Smetana, comme Beethoven, avait comme extraordinaire particularité de compositeur d’être sourd. En 1874, malgré son handicap, il compose son poème symphonique ” La Moldau”, deuxième mouvement de son œuvre Má Vlast.
Le voici, dans une interprétation que j’aime :
Fermer les yeux. Se laisser saisir. Cette composition résonne dans mes pavillons intérieurs, depuis toujours, comme un envoûtant et majestueux récit musical de fessée.
De 0.01 à 0.27, la légèreté ivre et cristalline de deux flûtes traversières, au chant envolé en multitude d’émois, si éphémères, si délicats, plus déchirables que des ailes de papillons ; c’est l’émoi et le trouble intense, ramifié, insaisissable qui parcourt et soulève les entrailles dans l’attente de l’heure imminente.
Sous le coup initial de cinq premiers coups inauguraux (il faut tendre l’oreille pour les distinguer), comme une toute jeune et solide horloge de bronze, au battement très clair et lumineux, qui annonce l’approche d’une fessée. Ce mouvement, c’est celui de l’attente féminine, ce sont mes mains retenant les émotions traversant l’espace, nées de mon propre ventre.
De 0.27 à 1.03, ces sursauts de bulles, ces éclatements qui montent et descendent sans ordre ni raison, ces tournoiements de feuilles d’automne emportées par le vent, sont rejoints par l’harmonie de basse de deux hautbois qui les accompagnent mais les ramènent à la terre, au moment présent, sans les couvrir encore : ils sont là, mais ils accompagnent le mouvement d’émoi sans l’empêcher – c’est la rencontre et l’ombre de la force dans la légèreté. Ce mouvement, c’est celui de l’homme, derrière la femme survenu ; l’avancée de sa main, des inflexions données, par lui, à la direction du moment.

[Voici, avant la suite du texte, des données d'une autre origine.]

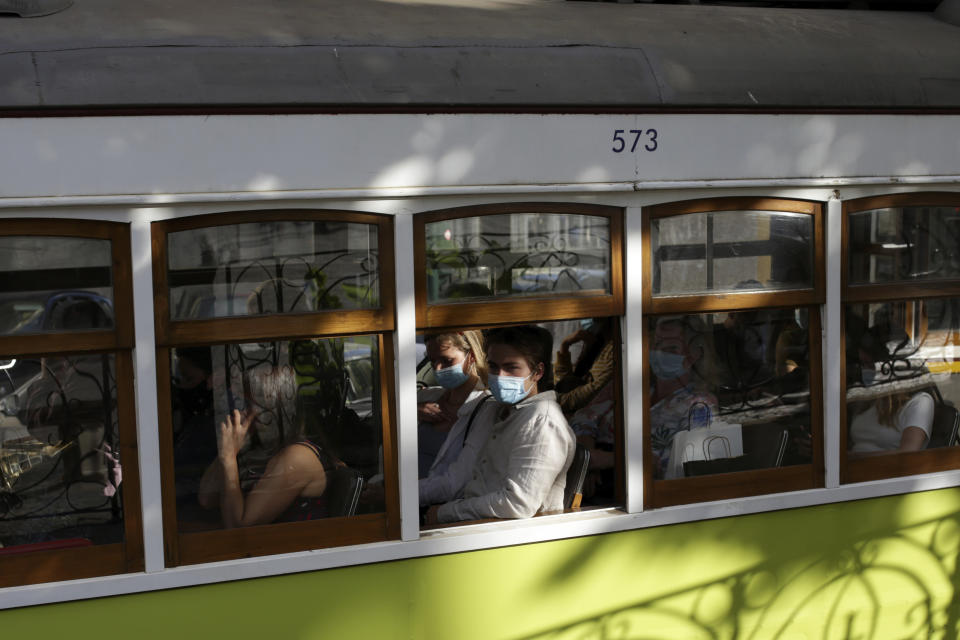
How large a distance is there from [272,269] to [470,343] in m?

1.04 : la menace s’ouvre ; la réalité s’ancre. Toutes les émotions se conjuguent au réel de ce qui est : c’est la vie, la confrontation de l’homme et de la femme ; l’épanouissement de la vague de leurs êtres distincts, qui se lève et s’élève, par chaque instrument ; tout s’anime et s’avive – violons, triangle, violoncelles, cors, harpes, clarinettes. Émotions, paroles, ressentis, pensées, dialogues, rires, haussements de sourcils, considérations, appréhension, jugement. Tout se mêle et se conjugue. Les accords montent et descendent avec les éclats de leurs propres désaccords (1.59), de conflits en filigrane (2.07), et ripostes en réponse (2.55), jusqu’à 3.17 où le drame sourd se joue et éclate définitivement pendant près d’une minute en suspension lourde.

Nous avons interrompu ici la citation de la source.